## What to produce
Since only the written part is wanted, repeat the records exactly and omit the pictures.
[Start of Attachment]
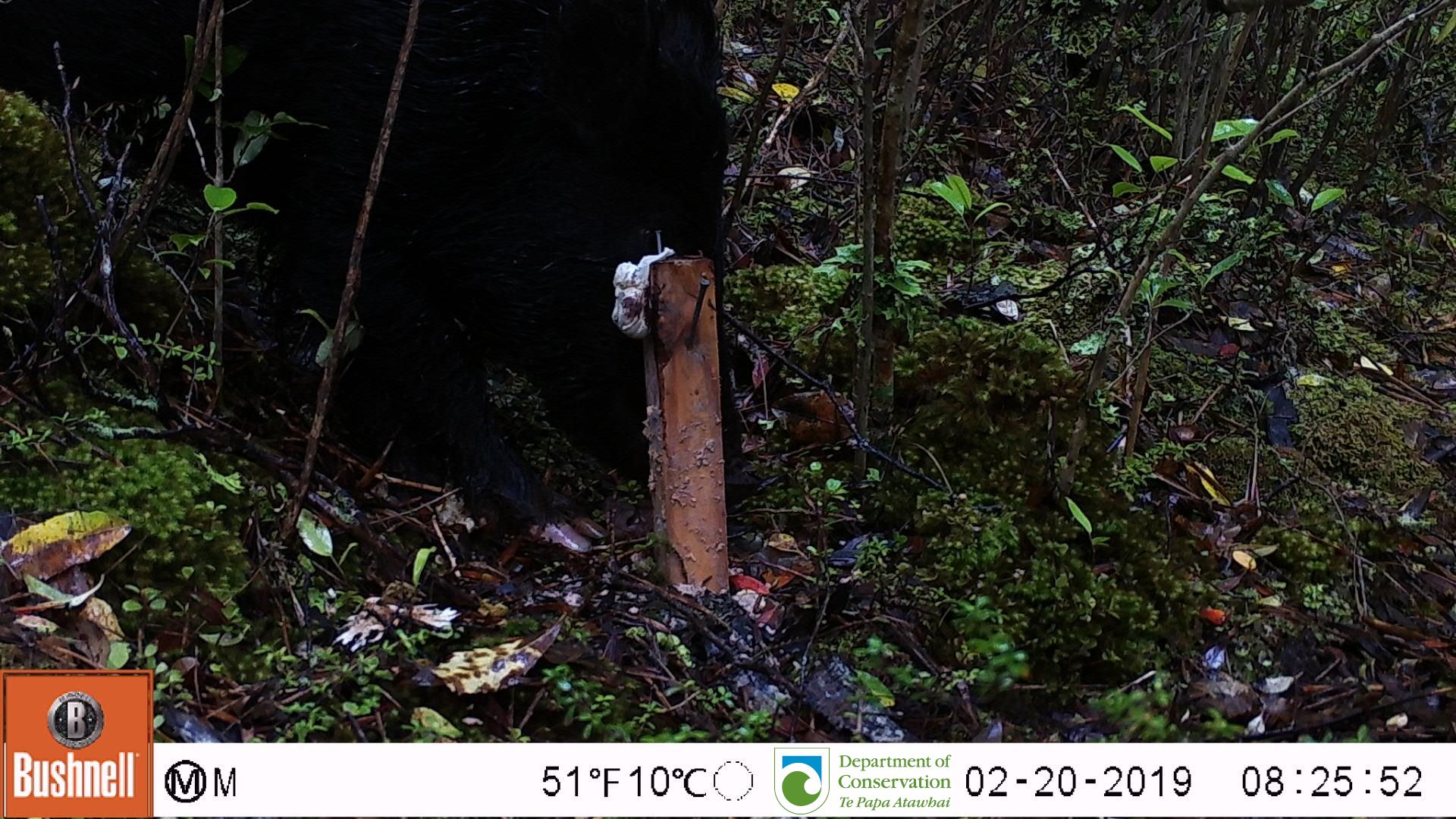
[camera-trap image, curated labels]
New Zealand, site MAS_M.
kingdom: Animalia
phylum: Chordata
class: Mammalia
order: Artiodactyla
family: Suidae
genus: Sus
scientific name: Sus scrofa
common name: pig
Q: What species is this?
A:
[End of Attachment]
## Answer to this task
[camera-trap image, curated labels]
New Zealand, site MAS_M.
kingdom: Animalia
phylum: Chordata
class: Mammalia
order: Artiodactyla
family: Suidae
genus: Sus
scientific name: Sus scrofa
common name: pig
Q: What species is this?
A:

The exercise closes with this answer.